Beyond Segmentation: An Oil Spill Change Detection Framework Using Synthetic SAR Imagery
- URL: http://arxiv.org/abs/2601.02139v1
- Date: Mon, 05 Jan 2026 14:10:13 GMT
- Title: Beyond Segmentation: An Oil Spill Change Detection Framework Using Synthetic SAR Imagery
- Authors: Chenyang Lai, Shuaiyu Chen, Tianjin Huang, Siyang Song, Guangliang Cheng, Chunbo Luo, Zeyu Fu,
- Abstract summary: Oil Spill Change Detection (OSCD) is a new bi-temporal task that focuses on identifying changes between pre- and post-spill SAR images.<n>Results show that OSCD significantly reduces false positives and improves detection accuracy compared to conventional segmentation.

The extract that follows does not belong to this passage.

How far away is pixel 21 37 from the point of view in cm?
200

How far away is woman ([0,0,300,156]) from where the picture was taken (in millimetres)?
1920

- Score: 36.496017161452215
- License: http://creativecommons.org/licenses/by-nc-sa/4.0/
- Abstract: Marine oil spills are urgent environmental hazards that demand rapid and reliable detection to minimise ecological and economic damage. While Synthetic Aperture Radar (SAR) imagery has become a key tool for large-scale oil spill monitoring, most existing detection methods rely on deep learning-based segmentation applied to single SAR images. These static approaches struggle to distinguish true oil spills from visually similar oceanic features (e.g., biogenic slicks or low-wind zones), leading to high false positive rates and limited generalizability, especially under data-scarce conditions. To overcome these limitations, we introduce Oil Spill Change Detection (OSCD), a new bi-temporal task that focuses on identifying changes between pre- and post-spill SAR images. As real co-registered pre-spill imagery is not always available, we propose the Temporal-Aware Hybrid Inpainting (TAHI) framework, which generates synthetic pre-spill images from post-spill SAR data. TAHI integrates two key components: High-Fidelity Hybrid Inpainting for oil-free reconstruction, and Temporal Realism Enhancement for radiometric and sea-state consistency. Using TAHI, we construct the first OSCD dataset and benchmark several state-of-the-art change detection models. Results show that OSCD significantly reduces false positives and improves detection accuracy compared to conventional segmentation, demonstrating the value of temporally-aware methods for reliable, scalable oil spill monitoring in real-world scenarios.